I find S&W's current website a bit difficult to navigate. Here are S&W's current revolvers; then you've got to go to the drop down menu for "frame size" and choose the J-frames, entitled "Small (J)":
https://www.smith-wesson.com/revolvers

Then you've got to go to the bottom somewhere on the page and choose "show more products" to show all 46 current J-frame models. From there, study the photos, all the while deciding if a fully shrouded extractor rod is really necessary; and if an exposed hammer is really necessary; along with barrel length, caliber, finish/color, frame material, price, integral lock system or not; and whether you still want a J-frame vs. another larger frame size.

At a glance, currently, there are the 360 and 351 models to add to the Model 60 having a hammer, more or less fully shrouded extractor rod, and being a J-frame.
 
Howdy

You seem to be concentrating on J frames. Small frame revolvers that have a five shot capacity when chembered for 38 Special or 357 Magnum.

Since you say you have never had a revolver before, may I humbly suggest for your first revolver you buy a classic K frame revolver. Larger than a J frame, six shots when chambered for 38 Special or 357 Magnum.

I suggest for your first revolver you find a Model 10, the classic six shot 38 Special revolver. Blue finish, 38 Special, and fixed sights, still manufactured after more than 100 years. (I'm counting the 38 Military & Police models in that statistic). If you want adjustable sights, a model 67 is a great Stainless 38 Special revolver. If you want 357 Magnum, may I suggest a Model 66 or a Model 686. Both are stainless. The 66 is a K frame revolver, the 686 is slightly larger and more rugged. It is available as a seven shot revolver too.

May I also suggest you not buy a 357 Magnum J frame revolver as your first revolver. 357 Magnum is quite a handfull in a small revolver. Best to wait until you have some experience with revolvers before you go down that road. If you buy a 357 Magnum J frame as your first revolver, you may be disappointed.
 
I'm looking at J frames because I might carry it. I wouldn't mind a 66 or 686 though. I also wouldn't rule out a 10. I'd rather have a .38 if it's a J frame. I have shot lots of revolvers, just never bought one. I've even shot .357 J frames so I know what they are like. I'm doing my research right now but haven't decided on anything specific.
 
I'm looking at J frames because I might carry it. I wouldn't mind a 66 or 686 though. I also wouldn't rule out a 10. I'd rather have a .38 if it's a J frame. I have shot lots of revolvers, just never bought one. I've even shot .357 J frames so I know what they are like. I'm doing my research right now but haven't decided on anything specific.

They currently make a snub nosed variant M66. With the right grips it's manageable with heavy loads and still carries well. Plus you get 6 shots, nice sights, a better trigger and your shrouded ejector rod.
 
I like these

Those are K frames. They are bigger than the J frames you were asking about. You can tell by looking at the cylinder flutes that they are six shooters, not five shooters.

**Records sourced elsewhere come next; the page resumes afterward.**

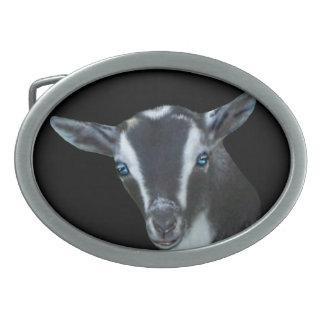 Hebilla del cinturón enana nigeriana de la cabra d hebillas de cinturon ovales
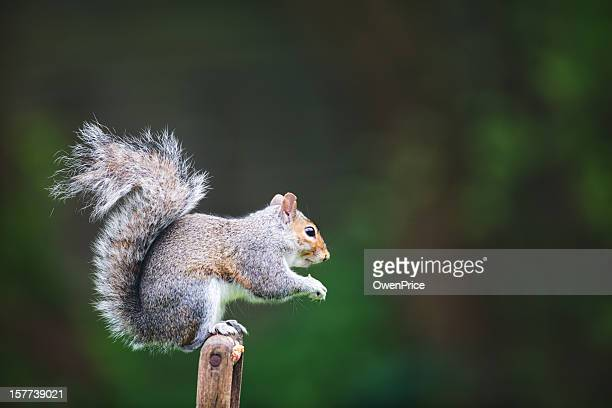 grey squirrel sciurus carolinensis - gray squirrel stock photos and pictures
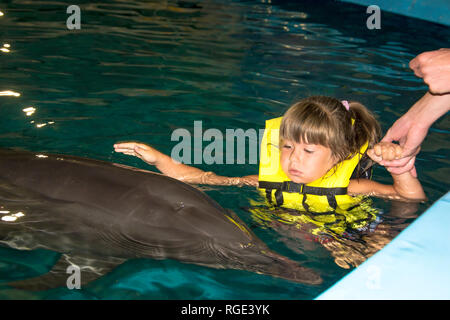 little girl swimming with the dolphins in the night pool - Stock Photo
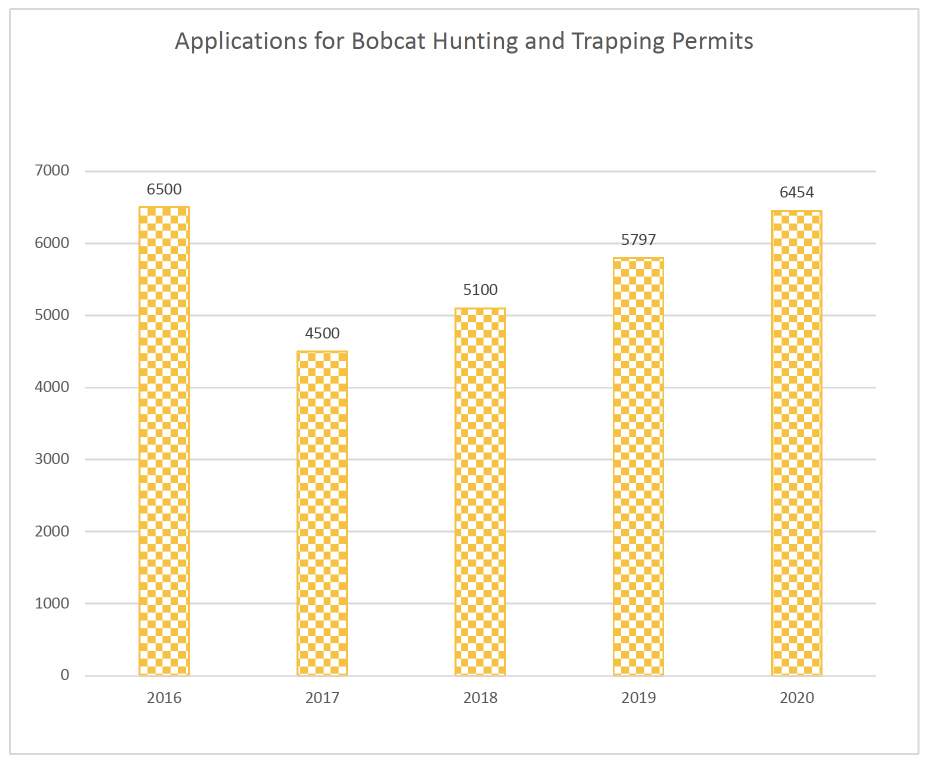A bar graph indicating applications for bobcat hunting and trapping permits from 2016 to 2020.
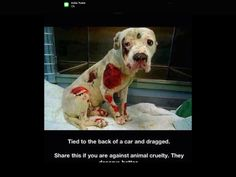 If ur against animal cruelty pin this pin we want to help this poor doggie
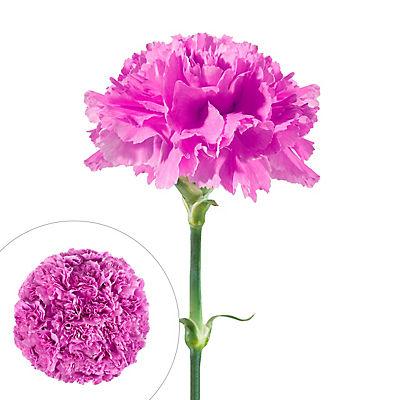 InBloom Carnations, 100 Stems - Lavender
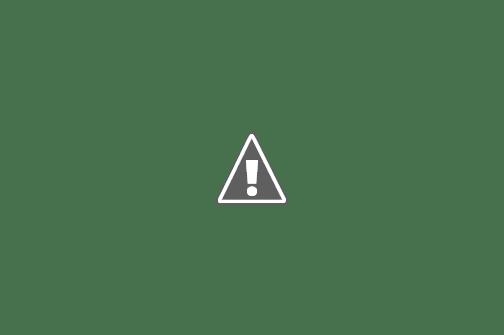 Little boy with pet cat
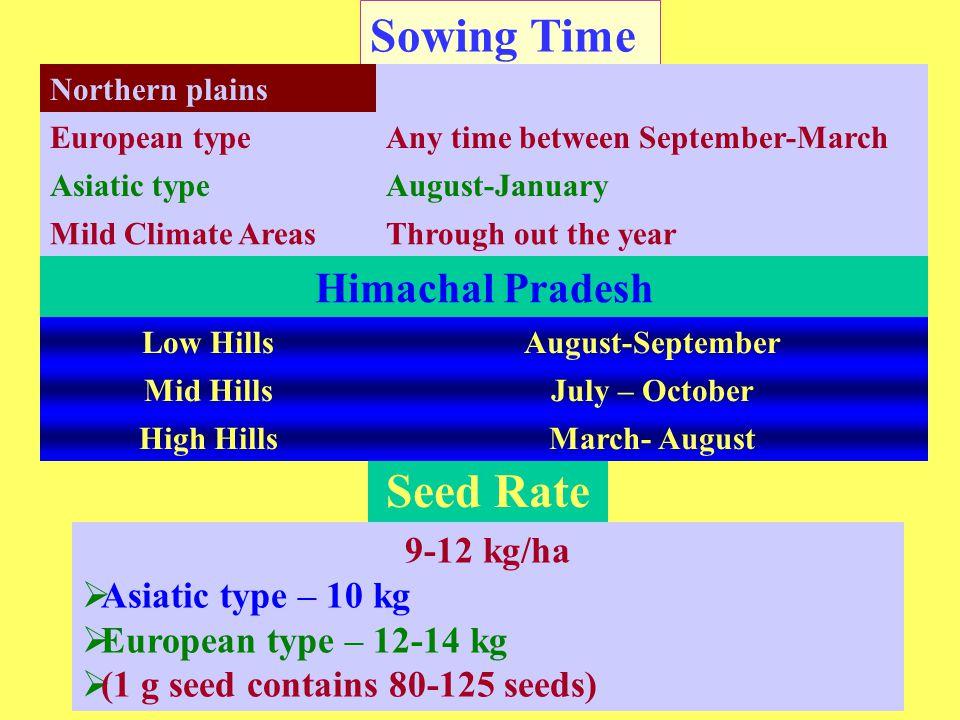 Sowing Time Seed Rate Himachal Pradesh 9-12 kg/ha Asiatic type – 10 kg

Here is a photo showing the difference in size between a K frame and a J frame snub nosed revolver. The revolver at the top of the photo is an old 38 M&P with a 2" barrel, built on the K frame. The revolver at the bottom of the photo is a Model 36, built on the J frame. You can clearly see the difference in frame sizes. Although these are old revolvers, the difference in frame sizes is the same with the modern S&W revolvers.

M%20and%20P%20and%20Model%2036_zps0ajwvfhp.jpg




As I said before, I recommend a K frame Smith for your first revolver, rather than a J frame. Yes, the J frame is more easily concealed, but if you are going to be shooting 357 Magnums, the K frame is much more shooter friendly.